Di sicuro sono pronte a distendersi sulla nostra povera Italietta. Qui Montesquieu ha sempre trovato cittadinanza relativa, la democrazia è arrivata con gli angloamericani nel 1943 e i poteri comunque lungi dal restare separati secondo lo schema classico, hanno sempre fatto quello che pareva loro. Magistrati senza scrupoli ma con molte ambizioni di carriera quando non addirittura politiche non hanno remore ad inventarsi procedimenti a carico dei nemici della loro parte di riferimento nel campo del potere legislativo. Quello che stanno facendo le procure siciliane contro il ministro dell’Interno Matteo Salvini grida vendetta (legalmente parlando) e spinge a far desiderare alla società civile un completo reset del sistema giudiziario. Altrimenti, ai danni non più ripristinati causati da Di Pietro & c. si aggiungeranno quelli di Patronaggio & c., e stavolta saranno danni irreparabili.
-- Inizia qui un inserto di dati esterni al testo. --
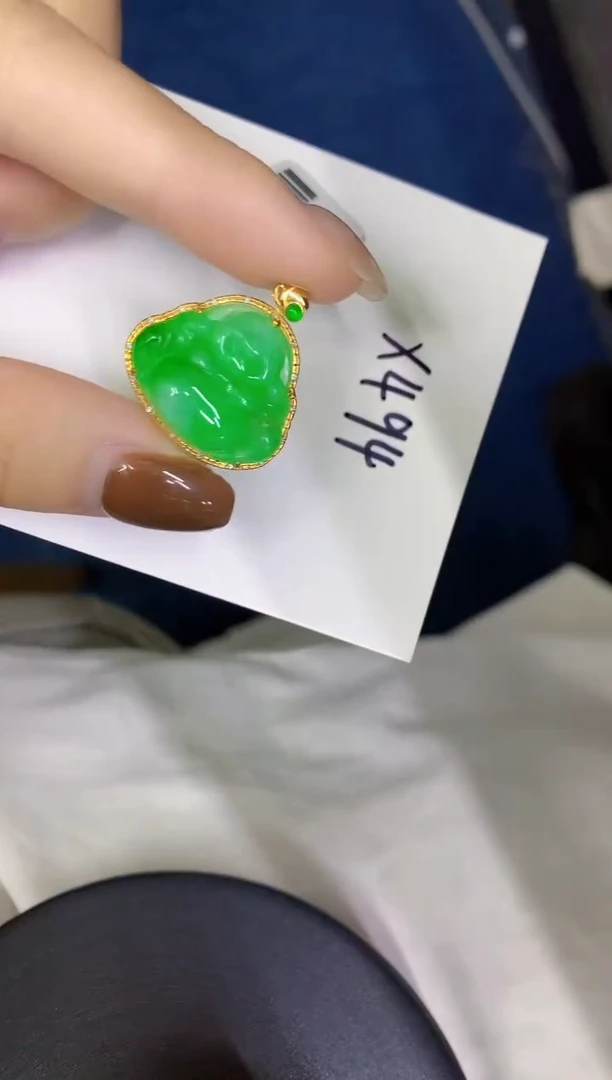 颈饰18K金镶嵌翡翠缅甸天然翡翠A货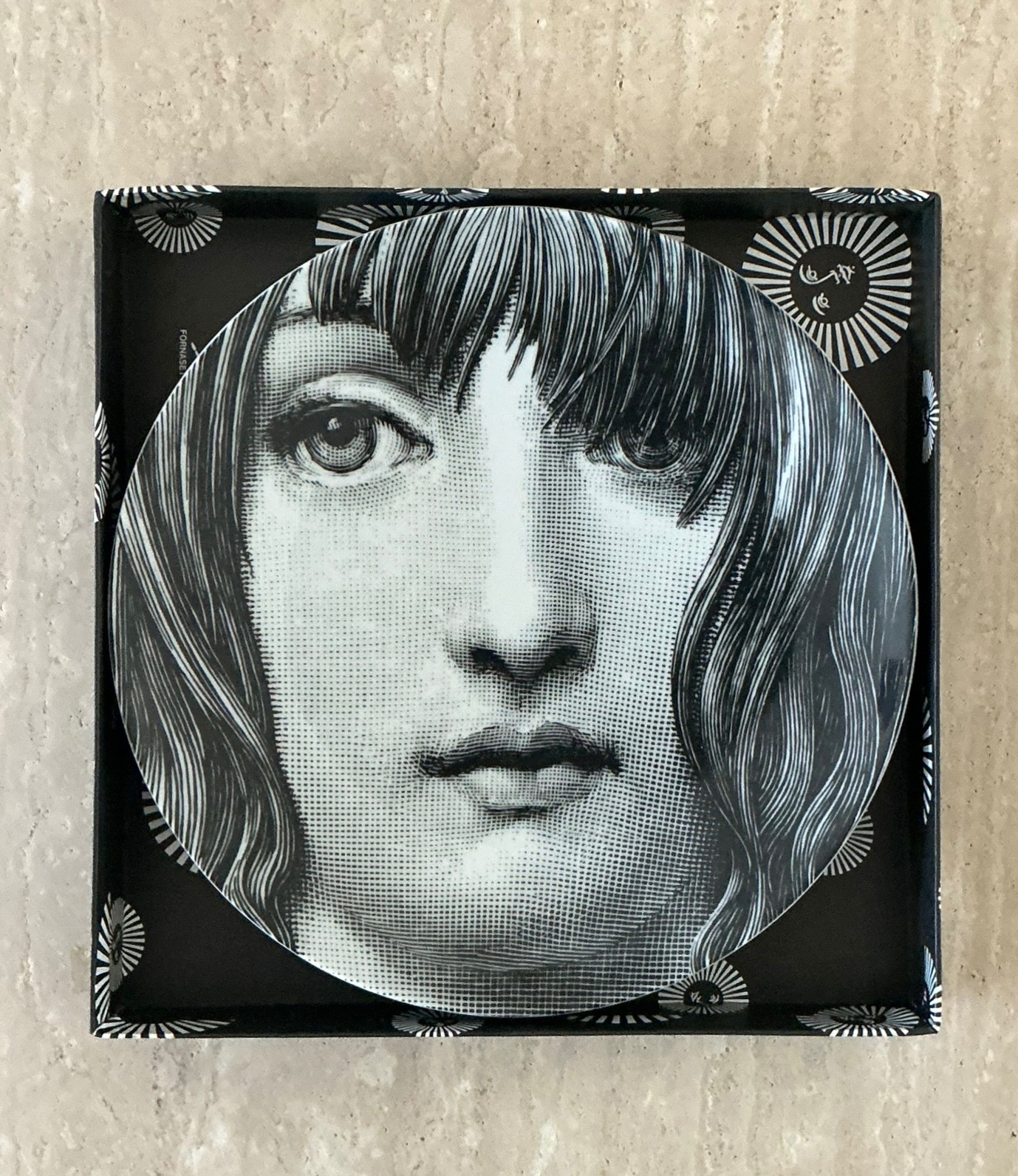 Vintage Fornasetti Tema e Variazioni Plate - Side view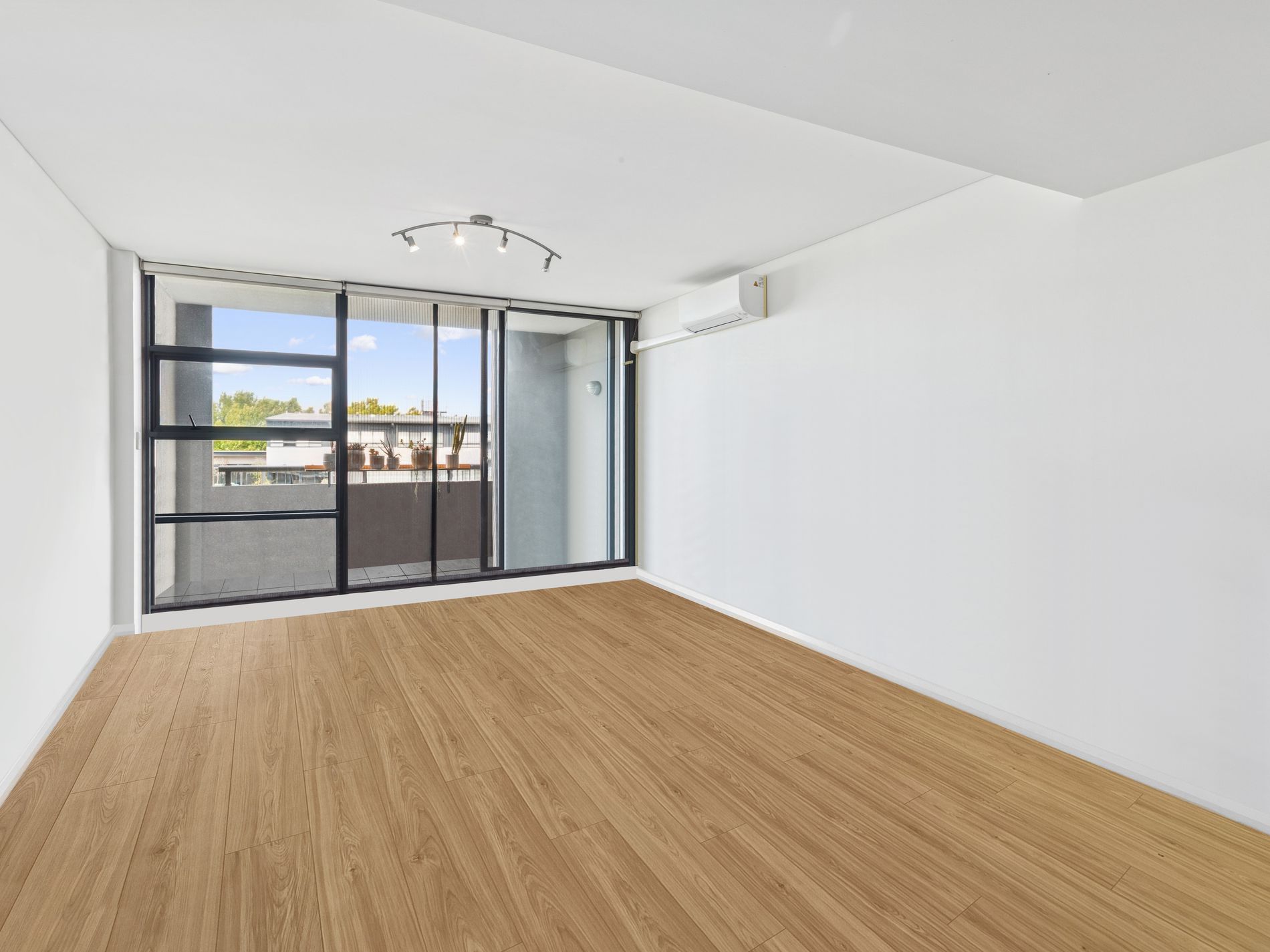 252 Botany Road , Alexandria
La politica dal canto suo ringrazia Magistratura Democratica e magistratura siciliana. La politica vera, non quella incarnata da Luigi Di Maio, che per come si sta comportando nella smorfia che imperversa dalle sue parti al massimo può essere giocato col numero dell’omarino o con il numero 9, tutti sanno a cosa si riferisce. Nemmeno a Beppe Grillo, che ha da risolvere ben note beghe familiari e sta impegnandosi tutto, dall’argenteria al movimento.
No, la politica vera è quella che si fa in ben determinati ambienti, che si riuniscono in sedi diverse da quelle istituzionali previste dalla Costituzione, e mai alla luce del sole. E’ quella politica che ha deciso di puntare tutto sul circo equestre rappresentato dal partito democratico italiano e sul carosello rappresentato dal movimento 5 stelle. E’ quella politica che non vuole tornare a votare, perché a che in tal caso sa che chiuderebbe i suoi giochi, mentre se tutto rimane nella penombra di quegli ambienti e nell’ambito delle apparentemente deliranti azioni intentate da certe procure, a chiudere i giochi sarà chi aveva pensato di dare un futuro diverso al popolo italiano.
Parafrasando ciò che ha detto ieri Donald Trump, non è a Matteo Salvini che questi signori stanno dando la caccia. Ma a noi. A tutti noi.